By Camilla Hall and Haris Anwar
Feb. 23 (Bloomberg) -- The United Arab Emirates’ central bank stepped in to support Dubai after concern increased the emirate will struggle to repay its debt as global financial turmoil pushed up credit costs and burst a real-estate bubble.
The central bank bought half of an unsecured, $20 billion, 5-year notes issue at an annual interest rate of 4 percent, Dubai’s Department of Finance said in an e-mailed statement yesterday.
Home to the world’s tallest building, most expensive hotel suite and largest manmade islands, Dubai borrowed $80 billion to turn itself into a regional financial and tourism hub. Moody’s Investors Service said in October that Dubai may need help from Abu Dhabi to pay for its debt. The emirate may have to refinance $15 billion this year in maturing loans and bonds, Moody’s said.
“This is the biggest news of the year for the regional bond market,” said Abdul Kadir Hussain, chief executive officer of Mashreq Capital, a unit of the United Arab Emirates’ fifth- biggest lender by assets. “This is a clean solution to Dubai’s short-term refinancing needs. We’re already seeing Dubai-based bonds rallying on this news.”
The cost to protect Dubai debt against default fell to 800 basis points, from around 900 on Feb. 19, according to data provided by Mashreqbank PSC. The Dubai Financial Market General Index gained 4.3 percent to 1,597.42 at 11:36 a.m. in Dubai, rising to the highest since Feb. 19. The index has tumbled 73 percent in the past 12 months.
Real-Estate Slump
Real-estate prices have fallen 25 percent in Dubai from September’s peak and 20 percent in Abu Dhabi, Morgan Stanley said in a Feb. 2 report.

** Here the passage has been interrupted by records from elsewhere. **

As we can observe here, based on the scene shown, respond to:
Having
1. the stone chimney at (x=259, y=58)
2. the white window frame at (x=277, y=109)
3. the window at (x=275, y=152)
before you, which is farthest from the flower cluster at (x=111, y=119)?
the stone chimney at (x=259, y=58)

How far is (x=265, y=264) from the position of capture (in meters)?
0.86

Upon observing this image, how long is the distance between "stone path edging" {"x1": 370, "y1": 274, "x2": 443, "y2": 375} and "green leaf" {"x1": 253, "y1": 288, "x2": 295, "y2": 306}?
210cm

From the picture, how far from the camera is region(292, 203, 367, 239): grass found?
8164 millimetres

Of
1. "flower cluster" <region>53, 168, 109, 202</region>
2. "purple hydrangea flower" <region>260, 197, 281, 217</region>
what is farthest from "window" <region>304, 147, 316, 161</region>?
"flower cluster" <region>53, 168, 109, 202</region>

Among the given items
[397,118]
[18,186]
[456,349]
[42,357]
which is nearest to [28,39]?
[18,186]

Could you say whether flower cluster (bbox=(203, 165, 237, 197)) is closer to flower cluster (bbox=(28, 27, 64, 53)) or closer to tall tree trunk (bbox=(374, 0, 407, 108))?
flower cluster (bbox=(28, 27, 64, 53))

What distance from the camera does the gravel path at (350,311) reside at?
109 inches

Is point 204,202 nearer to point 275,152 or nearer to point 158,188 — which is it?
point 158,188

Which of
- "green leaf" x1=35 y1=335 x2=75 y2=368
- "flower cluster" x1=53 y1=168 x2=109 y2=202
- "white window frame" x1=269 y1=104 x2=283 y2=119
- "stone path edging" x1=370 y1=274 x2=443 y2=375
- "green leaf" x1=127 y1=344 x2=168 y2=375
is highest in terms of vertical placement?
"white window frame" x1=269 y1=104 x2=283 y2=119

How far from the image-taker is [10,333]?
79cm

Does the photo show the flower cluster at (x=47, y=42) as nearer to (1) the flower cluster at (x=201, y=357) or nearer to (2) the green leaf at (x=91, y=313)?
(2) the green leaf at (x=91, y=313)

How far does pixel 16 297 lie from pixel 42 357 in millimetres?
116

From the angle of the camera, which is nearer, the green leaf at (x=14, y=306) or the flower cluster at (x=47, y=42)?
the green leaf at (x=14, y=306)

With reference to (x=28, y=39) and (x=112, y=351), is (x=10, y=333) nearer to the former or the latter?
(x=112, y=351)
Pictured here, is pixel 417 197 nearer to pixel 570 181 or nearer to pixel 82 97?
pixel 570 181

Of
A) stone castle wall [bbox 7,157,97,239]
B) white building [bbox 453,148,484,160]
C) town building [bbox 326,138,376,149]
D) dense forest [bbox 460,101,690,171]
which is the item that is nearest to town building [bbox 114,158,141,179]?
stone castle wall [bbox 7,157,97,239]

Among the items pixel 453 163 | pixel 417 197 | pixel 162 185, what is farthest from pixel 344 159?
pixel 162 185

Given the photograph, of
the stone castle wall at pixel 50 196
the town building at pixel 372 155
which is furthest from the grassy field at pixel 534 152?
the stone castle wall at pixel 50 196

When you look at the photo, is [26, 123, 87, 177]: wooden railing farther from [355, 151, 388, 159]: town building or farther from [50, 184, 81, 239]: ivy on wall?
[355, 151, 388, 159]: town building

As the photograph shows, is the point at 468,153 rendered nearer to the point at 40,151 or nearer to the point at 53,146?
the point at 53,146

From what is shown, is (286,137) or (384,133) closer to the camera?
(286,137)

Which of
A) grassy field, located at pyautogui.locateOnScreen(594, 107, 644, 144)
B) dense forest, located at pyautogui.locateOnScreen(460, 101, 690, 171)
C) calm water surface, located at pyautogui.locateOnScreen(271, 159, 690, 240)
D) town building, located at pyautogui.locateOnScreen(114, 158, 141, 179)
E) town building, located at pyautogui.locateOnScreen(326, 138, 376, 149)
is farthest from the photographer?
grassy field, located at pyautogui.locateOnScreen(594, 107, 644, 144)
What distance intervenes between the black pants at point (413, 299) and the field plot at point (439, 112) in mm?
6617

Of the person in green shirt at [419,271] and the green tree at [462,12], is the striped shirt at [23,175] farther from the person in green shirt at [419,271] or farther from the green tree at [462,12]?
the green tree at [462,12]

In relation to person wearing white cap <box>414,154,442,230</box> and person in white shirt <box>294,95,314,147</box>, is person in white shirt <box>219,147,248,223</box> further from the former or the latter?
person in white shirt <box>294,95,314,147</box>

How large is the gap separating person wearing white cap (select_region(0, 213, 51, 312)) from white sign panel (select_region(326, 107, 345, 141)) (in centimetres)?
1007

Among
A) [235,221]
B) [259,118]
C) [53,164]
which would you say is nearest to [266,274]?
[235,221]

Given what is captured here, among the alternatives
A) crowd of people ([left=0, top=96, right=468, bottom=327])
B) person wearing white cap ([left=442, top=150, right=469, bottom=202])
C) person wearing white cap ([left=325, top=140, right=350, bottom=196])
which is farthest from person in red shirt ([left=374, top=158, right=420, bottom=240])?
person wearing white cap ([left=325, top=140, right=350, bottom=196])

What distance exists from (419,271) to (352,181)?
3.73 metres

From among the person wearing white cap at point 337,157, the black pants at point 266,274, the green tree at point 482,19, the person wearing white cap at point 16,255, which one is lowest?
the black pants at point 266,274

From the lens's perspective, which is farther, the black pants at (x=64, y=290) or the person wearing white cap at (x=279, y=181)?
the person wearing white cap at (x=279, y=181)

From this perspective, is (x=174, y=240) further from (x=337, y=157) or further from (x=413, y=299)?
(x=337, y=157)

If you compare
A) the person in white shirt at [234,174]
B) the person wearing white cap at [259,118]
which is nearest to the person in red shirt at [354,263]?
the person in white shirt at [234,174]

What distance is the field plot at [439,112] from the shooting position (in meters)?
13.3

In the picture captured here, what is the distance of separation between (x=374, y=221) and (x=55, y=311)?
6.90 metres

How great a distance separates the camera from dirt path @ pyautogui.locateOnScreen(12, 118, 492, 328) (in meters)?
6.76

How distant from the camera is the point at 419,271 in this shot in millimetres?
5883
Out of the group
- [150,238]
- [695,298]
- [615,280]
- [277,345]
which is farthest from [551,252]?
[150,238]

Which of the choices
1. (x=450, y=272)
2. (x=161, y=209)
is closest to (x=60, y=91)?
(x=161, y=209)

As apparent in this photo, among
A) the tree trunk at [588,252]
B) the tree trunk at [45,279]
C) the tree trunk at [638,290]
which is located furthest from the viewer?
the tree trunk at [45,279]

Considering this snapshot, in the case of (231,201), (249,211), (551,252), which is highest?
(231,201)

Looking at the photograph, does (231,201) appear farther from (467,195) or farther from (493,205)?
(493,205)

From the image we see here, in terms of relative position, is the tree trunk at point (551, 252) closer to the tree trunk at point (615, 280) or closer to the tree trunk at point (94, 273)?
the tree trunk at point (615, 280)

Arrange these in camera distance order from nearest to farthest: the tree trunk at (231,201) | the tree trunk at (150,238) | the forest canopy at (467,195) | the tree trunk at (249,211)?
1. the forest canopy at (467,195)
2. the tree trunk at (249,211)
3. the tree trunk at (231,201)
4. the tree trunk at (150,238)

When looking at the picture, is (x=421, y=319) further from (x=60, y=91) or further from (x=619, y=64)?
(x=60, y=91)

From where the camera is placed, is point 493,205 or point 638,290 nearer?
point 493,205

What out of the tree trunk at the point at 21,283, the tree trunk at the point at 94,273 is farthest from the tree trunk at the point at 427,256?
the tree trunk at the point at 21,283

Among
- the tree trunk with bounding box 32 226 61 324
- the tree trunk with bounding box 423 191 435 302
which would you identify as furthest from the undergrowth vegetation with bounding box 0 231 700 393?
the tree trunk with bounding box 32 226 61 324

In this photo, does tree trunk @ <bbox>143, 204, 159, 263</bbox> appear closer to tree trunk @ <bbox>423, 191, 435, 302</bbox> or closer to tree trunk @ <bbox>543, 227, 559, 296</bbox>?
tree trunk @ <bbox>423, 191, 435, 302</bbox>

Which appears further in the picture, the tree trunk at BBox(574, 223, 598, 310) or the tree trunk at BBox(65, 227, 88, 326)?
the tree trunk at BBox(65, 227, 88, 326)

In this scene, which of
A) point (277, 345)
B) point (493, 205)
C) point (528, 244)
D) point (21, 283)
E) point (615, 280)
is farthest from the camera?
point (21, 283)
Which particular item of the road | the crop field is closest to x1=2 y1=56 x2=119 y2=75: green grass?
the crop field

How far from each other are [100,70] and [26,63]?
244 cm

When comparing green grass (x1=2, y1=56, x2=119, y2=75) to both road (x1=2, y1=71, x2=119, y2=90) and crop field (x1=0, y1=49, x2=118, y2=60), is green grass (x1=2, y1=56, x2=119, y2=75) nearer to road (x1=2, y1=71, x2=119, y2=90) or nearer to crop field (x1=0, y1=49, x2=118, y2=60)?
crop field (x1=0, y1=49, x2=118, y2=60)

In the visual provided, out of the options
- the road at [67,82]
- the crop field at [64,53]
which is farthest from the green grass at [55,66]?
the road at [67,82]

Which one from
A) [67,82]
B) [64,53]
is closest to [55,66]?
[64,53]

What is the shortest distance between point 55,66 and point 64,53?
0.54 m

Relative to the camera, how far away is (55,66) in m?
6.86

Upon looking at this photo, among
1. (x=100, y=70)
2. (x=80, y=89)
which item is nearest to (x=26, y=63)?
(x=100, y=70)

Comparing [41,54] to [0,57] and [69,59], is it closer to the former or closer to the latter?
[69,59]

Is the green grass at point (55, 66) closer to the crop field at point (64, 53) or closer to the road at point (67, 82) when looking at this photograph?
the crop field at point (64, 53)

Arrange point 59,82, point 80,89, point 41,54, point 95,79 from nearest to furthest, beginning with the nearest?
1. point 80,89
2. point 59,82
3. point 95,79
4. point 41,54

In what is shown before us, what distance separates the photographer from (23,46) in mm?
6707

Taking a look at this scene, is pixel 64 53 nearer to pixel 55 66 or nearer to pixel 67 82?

The decline comes as a more than 70 percent slump in oil prices since July and scarce global credit pushed investors to dump assets in the emirate.
Financial institutions worldwide have amassed $1.1 trillion of credit losses and writedowns and raised $991 billion of capital since the U.S. subprime mortgage market collapsed, data compiled by Bloomberg show. The U.S., Britain, France and Germany are among nations that have injected billions into banks to prevent a wider financial calamity.
“This mess globally is so big only governments can tackle it, in my opinion, because they have to restore confidence,” said Sultan Ahmed bin Sulayem, chairman of state-owned Dubai World, in a Feb. 17 interview.
Dubai World owns DP World Ltd., the third-largest international port operator, Istithmar World, a private equity firm that acquired Barney’s New York Inc. in 2007, and Nakheel PJSC, builder of palm-shaped islands in the Persian Gulf.
Abu Dhabi Helps Banks
Abu Dhabi, the biggest of the U.A.E.’s seven emirates and holder of the world’s largest sovereign wealth fund, said earlier this month it will inject $4.4 billion into five of its own banks, sparking concern Dubai won’t get the same treatment.
The U.A.E. in September set up a $13.6 billion fund for the countries’ banks to boost liquidity. In October, it guaranteed bank deposits and said it would add another $19 billion into the banking system. Abu Dhabi’s wealth fund had $328 billion in assets at the end of 2008, according to a study by economists at the Council on Foreign Relations.
“The program should cover the obligations and provide some extra for the continuation of the expansionary budget spending plan,” Monica Malik, an economist at EFG-Hermes SAE, the largest Arab investment bank by market value, said.
Dubai said it will run a budget deficit of 4.2 billion dirhams this year as it boosts government spending by 42 percent to stoke economic growth.